March 23: The Warby Trail

I was much looking forward to a day out of the city, and was quite pleased when it dawned sunny and clear, but with definite autumn temperatures. A 50 minute metro train ride brought me to Lilydale, located on Melbourne’s eastern fringe at the northern end of the Dandenong Ranges. It is the main gateway to the rich wine and fruit growing areas of the Yarra Valley. The Lilydale to Warburton Rail Trail is one of Australia’s iconic Rail Trails which meanders through the Yarra Valley between the Dandenong Ranges and the Great Dividing Range. The latter is Australia’s most substantial mountain range and is the third longest land-based range in the world. The range stretches more than 2,175 mi from Dauan Island off the northeastern tip of Queensland, running the entire length of the eastern coastline through New South Wales, then into Victoria and turning west, before finally fading into the central plain at the Grampians in western Victoria (which I also visited).
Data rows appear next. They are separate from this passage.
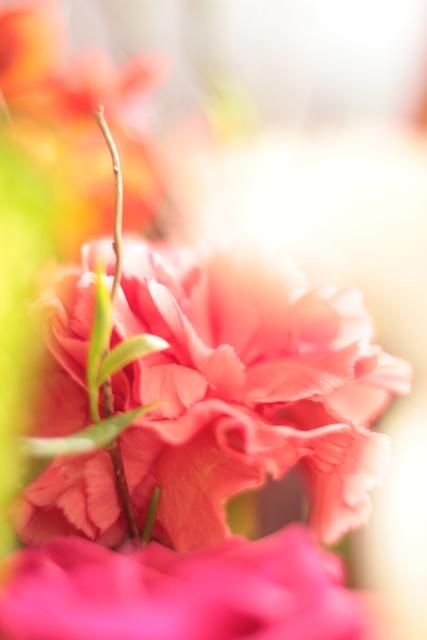 IMG_3783花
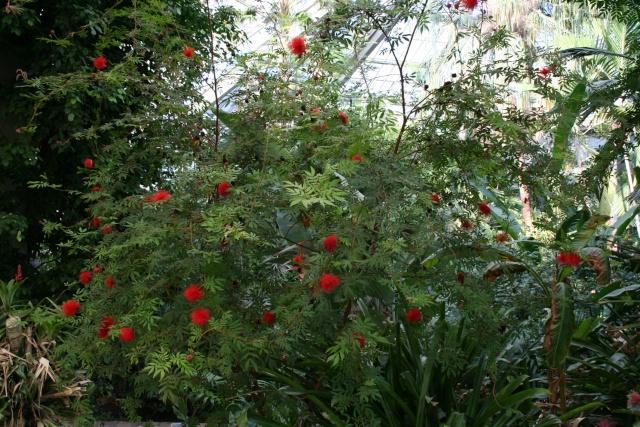 La Serre tropicale du Parc Phoenix de Nice Callia13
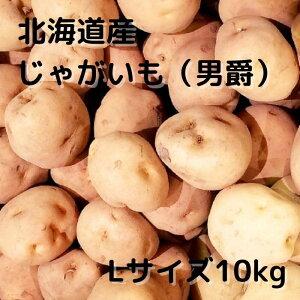 北海道産 じゃがいも だんしゃく Lサイズ 10Kg 送料無料 ギフト 贈り物 北海道野菜 ポテトサラダ フライドポテト カレー 肉じゃが 男爵 男爵芋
The rail line was constructed by pick and shovel in 18 months, and was completed in 1901 to carry fruite and vegetables from the Wandin farmlands in the foothills to Melbourne. Trains also took timber from the forests of Warburton and Powelltown. It used to be claimed that Yarra Junction was second only to Seattle in the volume of timber passing along it’s tracks. Queen Elizabeth II and the Duke of Edinburgh passed through Lilydale by train 6 March 1954 on their way to Warburton. Residents along the route turned out to see the royal couple. The royal visit made such an impression that it is still vividly remembered six decades later. The train line stopped running in July, 1965 and the track was dismantled in the 70’s. Only through local citizen interest and effort did this 38 km path become the lovely walking, biking, and horseback riding trail that it is today.  It was opened officially as a shared used trail in 1998.
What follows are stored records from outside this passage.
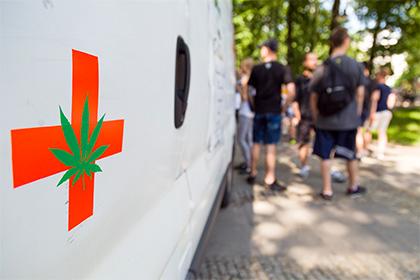 Деньги нерадуют приверженцев марихуаны— Ученые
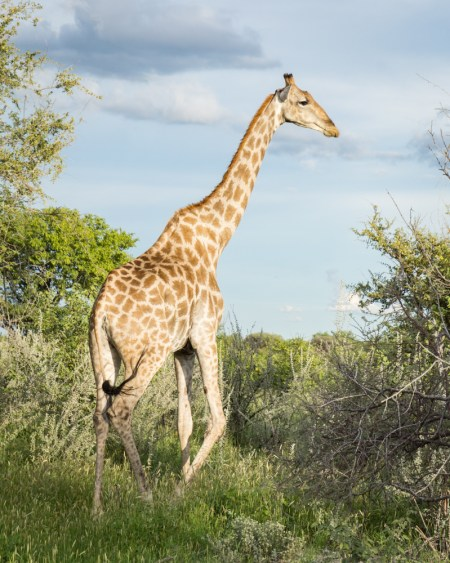 Giraffe in Etosha National Park, Namibia by Wandering Wheatleys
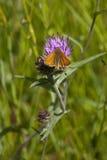 Pequeña mariposa del capitán Foto de archivo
So, I picked up the bicycle that I had rented at the bike shop in Lilydale, and while I didn’t request this feature it was provided one with motor assist — basically a battery on the back that when turned on turns the bike into a manual/electric hybrid. I rejected the use of the “assist” for most of the ride, being the one that I am for a challenge, but the elevation gain in the first 7 km was 120 m, and I must admit to having turned it on — in the lowest “gear” — and it was wonderful! It also came in very handy when the wind picked up and blew against me, which I never do well with when cycling. I can see how this new invention would keep older people (not referring to me in this example!), on bicycles longer — able to manage longer rides and not be intimidated by the possibility of getting left behind.
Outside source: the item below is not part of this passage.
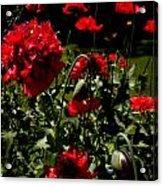 Poppy Pompom Acrylic Print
The path was light gravel and went through the most gorgeous pastoral landscape, with horses, cows, sheep, goats, alpaca and llama along side vineyards and farmland. Everything was so very green and lush and the mountains and hills off in the distance added to the beauty of the valley. And many of the station platforms are still there in various stages of repair. There were very few/almost no other cyclists — a few horses and many moms with baby carriages, but as I was getting close to Warburton Richard from the UK pulled up and we rode together to the end of the line. It was lunchtime, so we had some classic Australian pies (not nearly as good as Marie Callenders), and then headed back. I frankly would’ve preferred to ride alone at my pace and take in the scenery, but like many older British men Richard was fussy and thought it would be good to ride together in case something should happen to me or my bike.  He’s an avid cyclist, riding twice a week with his club in Dorset, and so clearly had an edge on how to change a tire should it come to that.  (But what I really want to know is what it is about older British men, or me, which makes them need to worry and fuss?) Conversation was interesting enough — he’d been a scientist with Shell Oil in the UK, and an amateur astronomer, so I really didn’t have to say much. He turned off about 6km before Lilydale so I had the last bit of the ride to myself.

And by the time I got back to the bike shop, and then on the train, the full impact of riding almost 48 miles for the day finally hit me — my butt was sore, my legs tired, and clearly it would be an early night. It was so good to be out in nature and away from cars and crowds and commerce. A beautiful day.